ABSTRACT

With the rise of artificial intelligence and deep learning, natural language processing and computer vision have become enthralling research fields. A text-to-image generation has become one of the most vital aspects of technology nowadays and has been gaining much attention. In this grooming era, various application areas developed in the computer vision domain are gaining attention and crucial importance. This research work aims to identify a variety of suspects including criminals, missing children, and fugitives. Text-to-image generates a realistic image that matches a given text description. The goal of facial image generation from text is to generate the face of the suspect from the description provided by the victims.
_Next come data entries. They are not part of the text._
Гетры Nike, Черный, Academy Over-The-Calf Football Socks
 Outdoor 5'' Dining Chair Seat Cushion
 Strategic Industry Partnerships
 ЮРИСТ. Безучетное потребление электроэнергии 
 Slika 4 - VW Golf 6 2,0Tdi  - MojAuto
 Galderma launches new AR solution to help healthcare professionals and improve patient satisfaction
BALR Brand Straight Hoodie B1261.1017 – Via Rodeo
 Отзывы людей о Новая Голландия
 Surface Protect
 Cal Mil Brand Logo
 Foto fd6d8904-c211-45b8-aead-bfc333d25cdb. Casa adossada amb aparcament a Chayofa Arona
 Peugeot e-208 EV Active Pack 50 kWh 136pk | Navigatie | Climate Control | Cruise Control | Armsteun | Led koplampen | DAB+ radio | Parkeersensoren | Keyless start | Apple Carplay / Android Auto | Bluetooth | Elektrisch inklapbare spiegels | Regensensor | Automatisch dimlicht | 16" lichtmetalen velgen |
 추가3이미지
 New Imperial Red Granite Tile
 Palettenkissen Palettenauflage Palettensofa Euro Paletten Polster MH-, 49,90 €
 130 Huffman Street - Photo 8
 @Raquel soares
Machine learning and deep learning techniques have been leveraged as they have the potential to extrapolate specific use cases from the general training data provided to the machine learning architecture. Traditionally, deep learning architectures such as convolutional neural networks (CNNs) are used. However, these architectures are suited for complex visual tasks like image segmentation and image recognition, but they proved inept at image generation. To overcome this issue, this research work has been proposed with generative adversarial networks (GANs) to generate a suspect’s face. The peculiarity of GAN lies in its ability to perform indirect training where a generator is trained on the outputs of the discriminator which is also simultaneously being trained. This unique ability of GANs has allowed researchers to produce vivid face images having myriad text descriptions. A generator creates images upon the training that look real while the discriminator learns to differentiate the real ones from the fake ones. The authors here propose to use Universal Sentence Encoder for encoding the text into vectors that can be further used for text classification. Deep convolutional generative adversarial networks (DCGANs) will be employed for the process of image generation based upon the classified text. This approach is employed upon the Text2FaceGAN dataset for the generation of facial images using textual descriptions.